MATERIAL SHOWN.
========================================

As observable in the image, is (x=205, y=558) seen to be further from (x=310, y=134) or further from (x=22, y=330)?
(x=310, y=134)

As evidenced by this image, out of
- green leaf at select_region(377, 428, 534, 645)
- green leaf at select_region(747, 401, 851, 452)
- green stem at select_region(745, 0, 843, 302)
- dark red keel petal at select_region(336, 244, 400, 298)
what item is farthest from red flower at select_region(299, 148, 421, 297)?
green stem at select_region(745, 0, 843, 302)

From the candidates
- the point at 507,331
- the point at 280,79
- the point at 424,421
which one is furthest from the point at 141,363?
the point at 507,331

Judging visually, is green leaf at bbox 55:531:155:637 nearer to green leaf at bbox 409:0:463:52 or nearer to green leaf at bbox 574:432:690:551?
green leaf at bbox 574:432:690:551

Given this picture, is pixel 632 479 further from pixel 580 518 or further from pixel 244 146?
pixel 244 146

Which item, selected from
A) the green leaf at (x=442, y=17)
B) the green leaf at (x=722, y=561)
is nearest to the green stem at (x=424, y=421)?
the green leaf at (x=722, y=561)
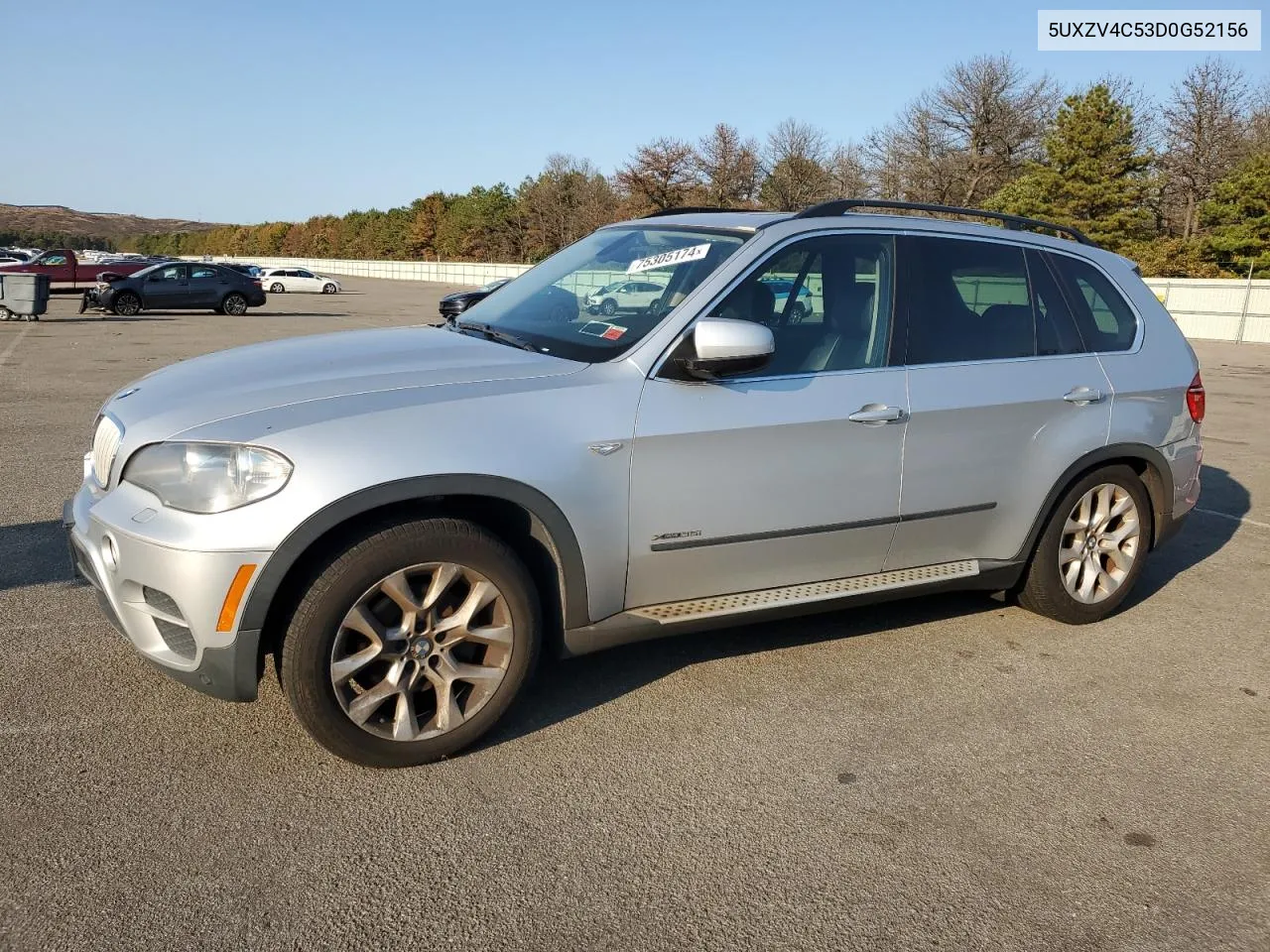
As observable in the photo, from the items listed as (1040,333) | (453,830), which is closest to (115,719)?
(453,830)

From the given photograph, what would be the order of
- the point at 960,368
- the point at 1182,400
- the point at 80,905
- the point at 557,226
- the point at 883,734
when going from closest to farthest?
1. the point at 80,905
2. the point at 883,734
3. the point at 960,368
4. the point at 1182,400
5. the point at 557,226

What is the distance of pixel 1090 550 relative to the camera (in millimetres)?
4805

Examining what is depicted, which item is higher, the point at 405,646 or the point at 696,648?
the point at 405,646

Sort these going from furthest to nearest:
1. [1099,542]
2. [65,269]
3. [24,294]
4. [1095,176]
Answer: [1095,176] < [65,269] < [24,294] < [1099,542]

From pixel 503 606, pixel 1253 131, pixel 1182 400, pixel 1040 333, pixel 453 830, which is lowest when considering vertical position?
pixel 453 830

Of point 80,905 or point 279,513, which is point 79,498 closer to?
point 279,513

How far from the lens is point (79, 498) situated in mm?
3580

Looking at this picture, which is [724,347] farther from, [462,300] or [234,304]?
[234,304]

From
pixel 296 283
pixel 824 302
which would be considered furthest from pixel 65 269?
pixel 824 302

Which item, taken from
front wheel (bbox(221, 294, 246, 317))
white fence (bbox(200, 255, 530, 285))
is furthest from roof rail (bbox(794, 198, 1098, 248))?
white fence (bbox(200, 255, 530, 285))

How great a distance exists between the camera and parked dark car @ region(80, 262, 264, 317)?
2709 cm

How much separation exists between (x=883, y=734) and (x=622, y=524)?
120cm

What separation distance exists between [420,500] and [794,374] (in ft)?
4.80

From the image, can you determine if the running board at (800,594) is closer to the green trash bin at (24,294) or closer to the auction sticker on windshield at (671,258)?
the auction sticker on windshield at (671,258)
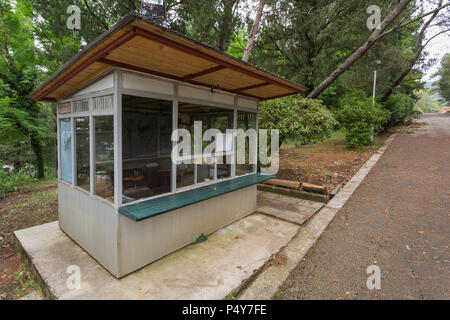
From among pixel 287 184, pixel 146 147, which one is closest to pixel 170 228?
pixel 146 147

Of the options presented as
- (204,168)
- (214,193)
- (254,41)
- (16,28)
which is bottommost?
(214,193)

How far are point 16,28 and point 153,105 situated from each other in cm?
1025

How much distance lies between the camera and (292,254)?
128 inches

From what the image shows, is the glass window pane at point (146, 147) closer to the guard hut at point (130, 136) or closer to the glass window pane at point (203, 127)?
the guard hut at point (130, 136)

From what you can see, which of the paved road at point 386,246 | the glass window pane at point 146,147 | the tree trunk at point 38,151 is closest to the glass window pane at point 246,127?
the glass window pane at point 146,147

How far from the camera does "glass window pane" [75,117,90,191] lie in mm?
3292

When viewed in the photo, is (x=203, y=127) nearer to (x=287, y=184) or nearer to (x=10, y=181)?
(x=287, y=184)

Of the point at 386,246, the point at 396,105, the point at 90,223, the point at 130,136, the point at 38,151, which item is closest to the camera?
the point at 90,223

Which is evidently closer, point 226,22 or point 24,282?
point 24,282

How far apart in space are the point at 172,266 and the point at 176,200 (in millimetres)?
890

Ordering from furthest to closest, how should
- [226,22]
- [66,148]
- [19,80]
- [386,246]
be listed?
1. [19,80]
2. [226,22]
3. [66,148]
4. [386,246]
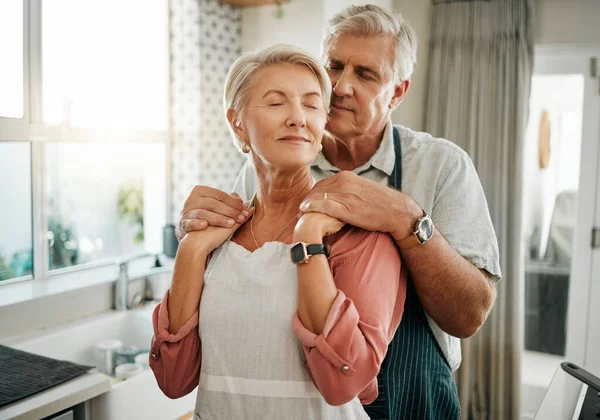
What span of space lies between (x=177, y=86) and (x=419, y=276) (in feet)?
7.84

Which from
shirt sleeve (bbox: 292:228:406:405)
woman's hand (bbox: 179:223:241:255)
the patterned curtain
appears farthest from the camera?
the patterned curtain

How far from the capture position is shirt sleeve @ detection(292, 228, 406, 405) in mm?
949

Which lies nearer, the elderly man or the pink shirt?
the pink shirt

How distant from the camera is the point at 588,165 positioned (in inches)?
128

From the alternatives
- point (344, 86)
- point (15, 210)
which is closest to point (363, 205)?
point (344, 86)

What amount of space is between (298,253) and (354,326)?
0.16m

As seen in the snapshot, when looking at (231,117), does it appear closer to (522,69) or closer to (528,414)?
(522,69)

========================================

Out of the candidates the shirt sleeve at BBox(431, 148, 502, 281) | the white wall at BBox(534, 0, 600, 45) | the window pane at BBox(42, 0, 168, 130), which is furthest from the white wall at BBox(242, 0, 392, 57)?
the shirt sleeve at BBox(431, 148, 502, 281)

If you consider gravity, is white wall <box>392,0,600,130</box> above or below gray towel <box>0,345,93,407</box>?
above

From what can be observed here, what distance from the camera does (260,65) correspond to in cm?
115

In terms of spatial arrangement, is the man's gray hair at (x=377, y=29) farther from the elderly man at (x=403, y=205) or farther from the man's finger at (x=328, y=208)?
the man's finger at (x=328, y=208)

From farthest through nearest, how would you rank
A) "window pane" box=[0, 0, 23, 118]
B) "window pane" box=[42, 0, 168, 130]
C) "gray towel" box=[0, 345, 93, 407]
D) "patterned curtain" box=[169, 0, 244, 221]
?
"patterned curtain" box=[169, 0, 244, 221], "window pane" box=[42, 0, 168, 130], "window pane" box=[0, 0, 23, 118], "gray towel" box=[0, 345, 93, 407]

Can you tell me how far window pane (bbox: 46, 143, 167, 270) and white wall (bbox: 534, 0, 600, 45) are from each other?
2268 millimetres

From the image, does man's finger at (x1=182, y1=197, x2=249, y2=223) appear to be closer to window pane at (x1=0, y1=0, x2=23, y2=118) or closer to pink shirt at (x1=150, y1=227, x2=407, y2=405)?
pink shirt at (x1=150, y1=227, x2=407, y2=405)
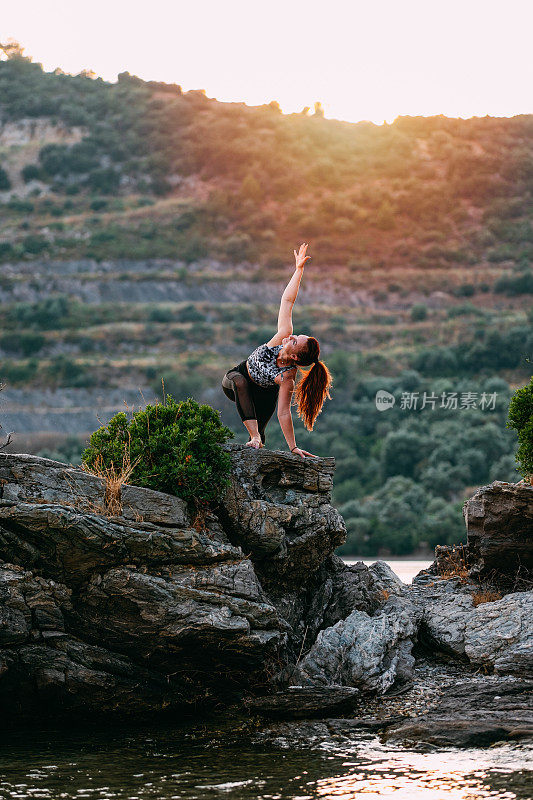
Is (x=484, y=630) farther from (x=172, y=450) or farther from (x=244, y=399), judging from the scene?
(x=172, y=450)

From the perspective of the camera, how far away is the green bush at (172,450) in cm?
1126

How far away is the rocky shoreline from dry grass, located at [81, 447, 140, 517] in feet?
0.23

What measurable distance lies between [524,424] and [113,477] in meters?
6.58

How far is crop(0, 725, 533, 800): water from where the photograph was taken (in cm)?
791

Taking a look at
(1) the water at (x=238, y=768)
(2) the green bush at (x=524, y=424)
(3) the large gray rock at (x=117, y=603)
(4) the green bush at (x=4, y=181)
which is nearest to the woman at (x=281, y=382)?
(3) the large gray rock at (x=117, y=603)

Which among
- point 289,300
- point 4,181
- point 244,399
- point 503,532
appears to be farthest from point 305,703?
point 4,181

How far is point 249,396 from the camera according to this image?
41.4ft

========================================

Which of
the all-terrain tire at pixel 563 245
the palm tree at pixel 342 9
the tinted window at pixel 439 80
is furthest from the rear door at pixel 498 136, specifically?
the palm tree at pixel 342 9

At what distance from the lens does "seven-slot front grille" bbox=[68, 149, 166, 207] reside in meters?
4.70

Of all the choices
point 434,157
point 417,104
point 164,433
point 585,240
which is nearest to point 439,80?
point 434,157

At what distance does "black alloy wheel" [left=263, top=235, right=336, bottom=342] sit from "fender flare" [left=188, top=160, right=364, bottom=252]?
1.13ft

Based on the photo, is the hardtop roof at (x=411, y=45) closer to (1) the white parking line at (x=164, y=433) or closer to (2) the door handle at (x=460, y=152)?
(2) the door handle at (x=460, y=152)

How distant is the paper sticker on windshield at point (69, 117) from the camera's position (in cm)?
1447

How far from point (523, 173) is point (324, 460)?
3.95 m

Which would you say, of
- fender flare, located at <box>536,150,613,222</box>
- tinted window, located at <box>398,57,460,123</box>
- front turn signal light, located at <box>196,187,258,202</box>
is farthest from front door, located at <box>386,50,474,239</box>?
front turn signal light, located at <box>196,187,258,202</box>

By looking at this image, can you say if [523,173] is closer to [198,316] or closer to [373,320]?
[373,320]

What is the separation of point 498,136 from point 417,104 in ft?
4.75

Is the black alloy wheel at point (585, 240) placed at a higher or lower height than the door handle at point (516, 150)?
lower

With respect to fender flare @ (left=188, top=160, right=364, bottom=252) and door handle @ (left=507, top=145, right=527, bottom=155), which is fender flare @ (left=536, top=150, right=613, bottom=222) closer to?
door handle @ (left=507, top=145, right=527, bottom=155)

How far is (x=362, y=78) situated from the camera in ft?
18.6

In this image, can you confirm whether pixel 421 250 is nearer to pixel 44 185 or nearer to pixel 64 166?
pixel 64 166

========================================

PROBLEM TO SOLVE. Which lines in the material above contain the string "image", matching its case exactly? Copy each of those lines in full.

OUTPUT OF THE TASK.
As observable in the image, is (x=205, y=558) seen to be further from (x=310, y=134) or further from (x=22, y=330)?
As evidenced by this image, out of
From the image, can you determine if the running board at (800,594) is closer to the green trash bin at (24,294) or closer to the auction sticker on windshield at (671,258)?
From what the image shows, is the glass window pane at point (146, 147) closer to the guard hut at point (130, 136) or closer to the glass window pane at point (203, 127)?
From the image, does man's finger at (x1=182, y1=197, x2=249, y2=223) appear to be closer to window pane at (x1=0, y1=0, x2=23, y2=118) or closer to pink shirt at (x1=150, y1=227, x2=407, y2=405)?
How far is point 249,396 from the camera according to this image?
By looking at this image, can you say if [523,173] is closer to [198,316] or closer to [373,320]?
In this image, can you confirm whether pixel 421 250 is nearer to pixel 44 185 or nearer to pixel 64 166?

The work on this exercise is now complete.